Il giovane, secondo gli inquirenti, con grande probabilità ha applicato sempre lo stesso schema: le ha seguite “a bordo di un monopattino elettrico”, mentre uscivano a volte da palestre delle zone centrali della città, e poi le ha aggredite, anche mentre parlavano al telefono, costringendole a subire atti sessuali. Per poi scappare sempre alla guida del monopattino.
L’ordinanza di arresti domiciliari è stata firmata dal giudice per le indagini preliminari Roberto Crepaldi su richiesta del pm Pasquale Addesso.
L’inchiesta, come si legge nell’ordinanza, vede al centro “quattro diversi episodi di violenza sessuale, tutti commessi tra il maggio e il giugno” scorso dal giovane, con precedenti per maltrattamenti sulla madre.
Tutti gli episodi sono stati denunciati dalle vittime. Le indagini della Squadra mobile sono arrivate all’identificazione del 21enne da una serie di elementi: “L’acquisto di un monopattino simile a quello ripreso sul luogo o in zone prossime a quelle delle violenze, la rassomiglianza dell’indagato” con le descrizioni fornite dalle vittime, i riconoscimenti delle stesse, il confronto delle “celle agganciate dal suo cellulare con gli spostamenti dell’aggressore”, i suoi “accessi alla metropolitana” e il suo “abbigliamento”.
L’uomo si spostava spesso tra il Piemonte e la Lombardia. Le violenze contestate nell’ordinanza sono state però tutte commesse a Milano.
Secondo quanto ricostruito, in un caso la vittima di 23 anni appena uscita dalla palestra di viale Toscana è stata “seguita per diversi metri” e poi aggredita. Una 20enne ha poi denunciato altri abusi in via Vallarsa, il 14 giugno: stava parlando al cellulare ed è stata raggiunta da Errigo con il mezzo elettrico alle spalle, poi fatta cadere.
Una 33enne ha subito violenze con lo stesso schema in via Ripamonti il 27 maggio. Lo stesso giorno è stata aggredita una 29enne mentre rincasava, non lontano da Porta Romana.
“Io ero paralizzata nel corpo, ma per fortuna ho avuto la prontezza di urlare, non ho detto parole, ma urlavo, ad un certo punto si è sentito lo scatto di un portone. Appena il mio aggressore ha sentito il rumore mi ha lasciato a terra, si è alzato ed è corso verso il monopattino che ha preso ed è scappato”. Così uno racconti messi a verbale da una delle quattro vittime.
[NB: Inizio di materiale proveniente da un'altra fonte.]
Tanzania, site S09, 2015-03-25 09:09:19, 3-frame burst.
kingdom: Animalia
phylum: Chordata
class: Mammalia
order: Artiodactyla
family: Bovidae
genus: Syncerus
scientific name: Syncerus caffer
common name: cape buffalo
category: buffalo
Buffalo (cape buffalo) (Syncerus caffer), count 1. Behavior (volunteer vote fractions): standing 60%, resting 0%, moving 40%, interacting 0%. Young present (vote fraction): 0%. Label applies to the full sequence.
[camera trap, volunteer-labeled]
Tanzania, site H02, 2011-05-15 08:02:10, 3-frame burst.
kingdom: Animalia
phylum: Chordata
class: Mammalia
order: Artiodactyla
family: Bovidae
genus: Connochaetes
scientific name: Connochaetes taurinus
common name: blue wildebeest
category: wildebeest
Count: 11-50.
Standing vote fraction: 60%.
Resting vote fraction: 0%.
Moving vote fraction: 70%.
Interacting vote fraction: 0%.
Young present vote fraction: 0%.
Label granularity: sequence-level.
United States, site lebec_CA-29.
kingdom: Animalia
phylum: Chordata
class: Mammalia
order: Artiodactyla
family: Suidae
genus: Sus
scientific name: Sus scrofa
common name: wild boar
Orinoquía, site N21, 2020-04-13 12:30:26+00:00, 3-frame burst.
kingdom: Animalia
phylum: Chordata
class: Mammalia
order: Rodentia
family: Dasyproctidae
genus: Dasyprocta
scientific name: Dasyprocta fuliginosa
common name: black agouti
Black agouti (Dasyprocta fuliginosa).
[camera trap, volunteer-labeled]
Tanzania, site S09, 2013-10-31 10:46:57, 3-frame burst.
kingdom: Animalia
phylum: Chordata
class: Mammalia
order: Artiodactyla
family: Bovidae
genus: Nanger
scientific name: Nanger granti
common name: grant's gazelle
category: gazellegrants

La ragazza, che ha subito abusi in via Vallarsa, ha spiegato di essere stata aggredita alle spalle, mentre era “concentrata sullo schermo” del telefono, e di essere stata buttata “a terra, girata, con lui davanti a me”. Ha fornito subito agli agenti una descrizione di quel giovane, che aveva un accento “di Milano” e che era vestito con t-shirt e bermuda.
E pure dettagli sul monopattino “quasi tutto nero con una striscia arancione fluo sul davanti”. Decisive nell’inchiesta anche le immagini delle telecamere di sorveglianza che hanno ripreso le violenze.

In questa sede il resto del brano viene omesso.